_EXTRACT_.
---

Everything is given to him who has refused everything. But he who wishes to
grasp for himself, for himself alone, a part of the goods of this world, loses
both what he has acquired and everything else. And at the same moment he is
incapable of knowing himself, or possessing himself, making himself greater. He
has nothing more, not even the things which in appearance belong to him, but to
which in reality he belongs; and he has never had his own soul, the one piece
of property which is worth possessing. He is the most destitute and despoiled
beggar of all the universe. He has nothing. How then can he love others, give
to others himself and that which belongs to himself, exercise that loving
charity which would conduct him so soon to the Kingdom? He is nothing and he
has nothing. He who does not exist cannot change. He who does not possess cannot
give. How then can the rich man, who is no longer his own, who has no longer a
soul, transform a soul, the only possession of mankind, into something nobler
and more precious?
"For
what shall it profit a man, if he shall gain the whole world, and lose his own
soul?" (Matt. 16:26; Mark 8:36) This question of Christ's, simple
like all revelations, expresses the exact meaning of the prophetic threat. The
rich man not only loses eternity, but, pulled down by his wealth, loses his
life here below, his present soul, the happiness of his present earthly life.
"Ye cannot serve God and mammon."

---

_RECORDS SHOWN_.
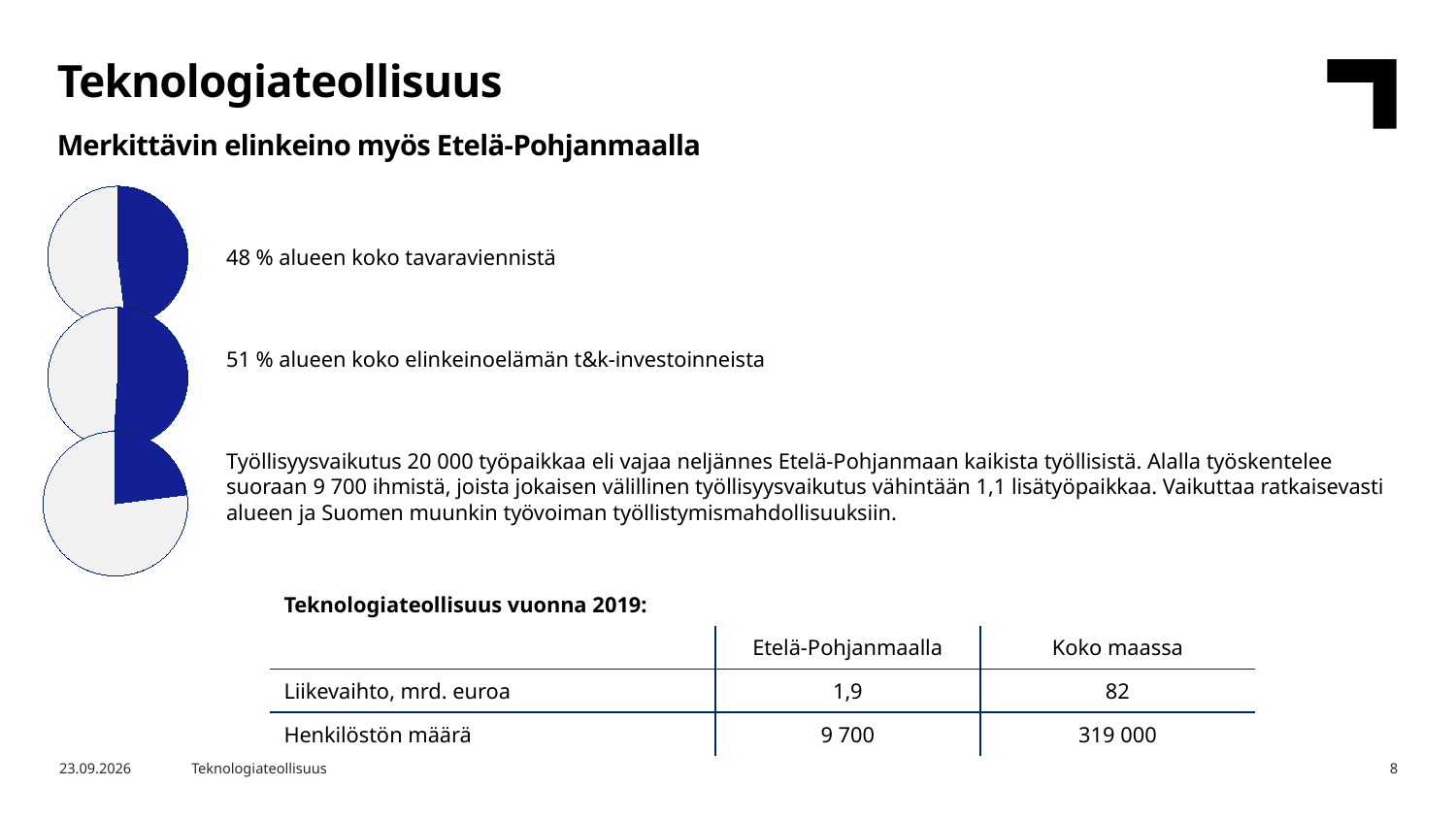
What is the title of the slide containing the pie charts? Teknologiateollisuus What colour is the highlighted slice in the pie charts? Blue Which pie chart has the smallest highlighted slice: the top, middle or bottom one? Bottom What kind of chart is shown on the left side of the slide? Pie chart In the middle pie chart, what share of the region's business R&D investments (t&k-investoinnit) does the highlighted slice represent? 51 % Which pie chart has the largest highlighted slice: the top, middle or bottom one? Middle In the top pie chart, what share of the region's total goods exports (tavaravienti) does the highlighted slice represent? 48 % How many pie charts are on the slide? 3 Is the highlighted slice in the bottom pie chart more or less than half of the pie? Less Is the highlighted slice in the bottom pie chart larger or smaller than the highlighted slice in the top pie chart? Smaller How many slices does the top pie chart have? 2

---

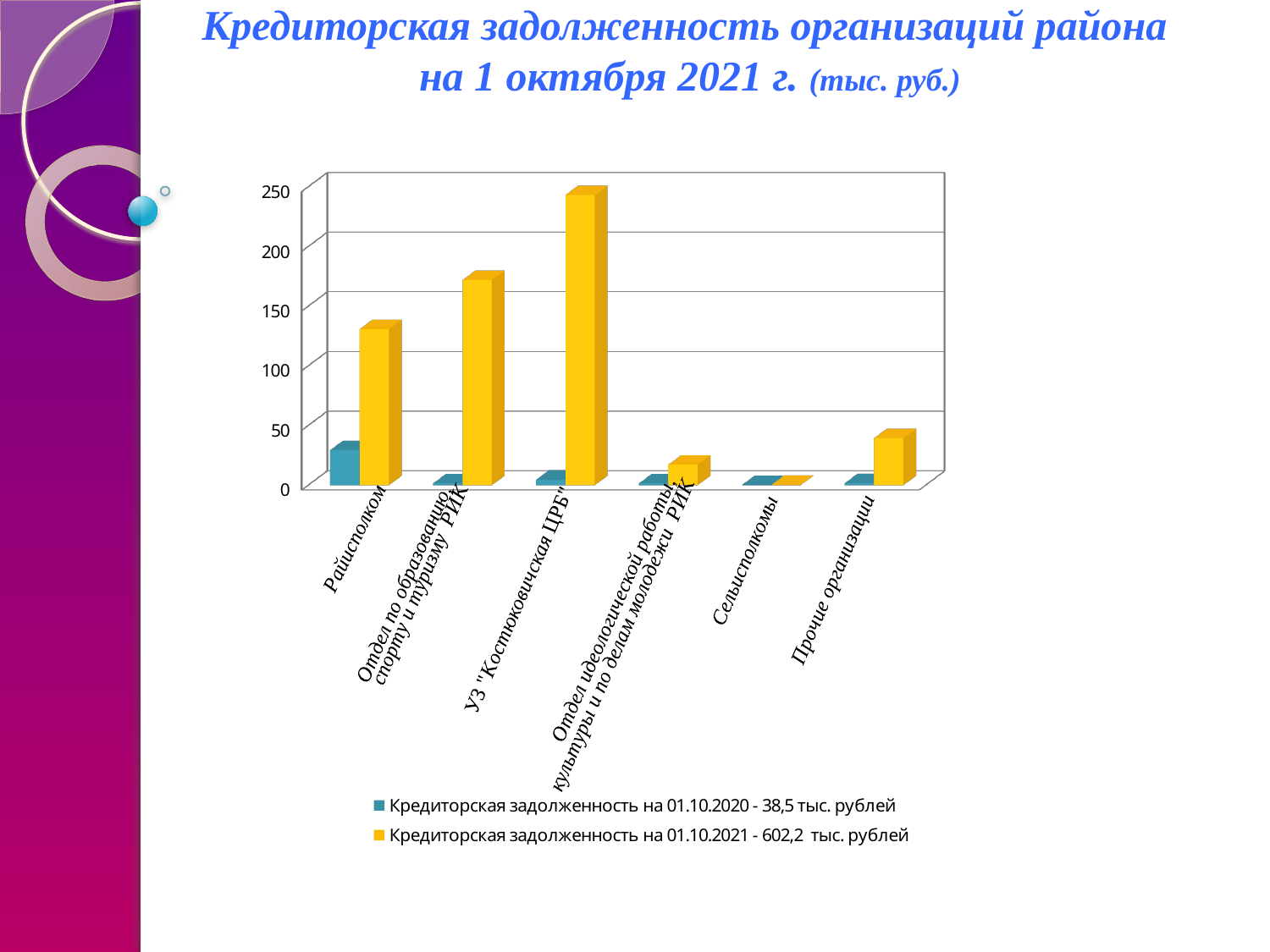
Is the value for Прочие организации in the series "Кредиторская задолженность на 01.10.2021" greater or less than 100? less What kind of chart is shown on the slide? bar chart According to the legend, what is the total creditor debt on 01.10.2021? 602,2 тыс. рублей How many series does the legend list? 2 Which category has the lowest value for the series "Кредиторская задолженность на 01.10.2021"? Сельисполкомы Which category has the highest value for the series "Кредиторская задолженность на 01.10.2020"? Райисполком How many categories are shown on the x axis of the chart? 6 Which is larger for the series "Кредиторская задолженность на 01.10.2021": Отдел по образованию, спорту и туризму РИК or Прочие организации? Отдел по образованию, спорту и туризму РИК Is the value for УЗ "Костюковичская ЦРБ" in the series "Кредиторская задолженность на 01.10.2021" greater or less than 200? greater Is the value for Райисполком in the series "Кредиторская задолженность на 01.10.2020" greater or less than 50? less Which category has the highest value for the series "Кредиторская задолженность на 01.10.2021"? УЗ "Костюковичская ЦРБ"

---

List every sentence in the passage on wealth and the soul that ends with a question mark. Nothing in the items is needed here.

_RESULT_.
1. How then can he love others, give to others himself and that which belongs to himself, exercise that loving charity which would conduct him so soon to the Kingdom?
2. How then can the rich man, who is no longer his own, who has no longer a soul, transform a soul, the only possession of mankind, into something nobler and more precious?
3. "For what shall it profit a man, if he shall gain the whole world, and lose his own soul?"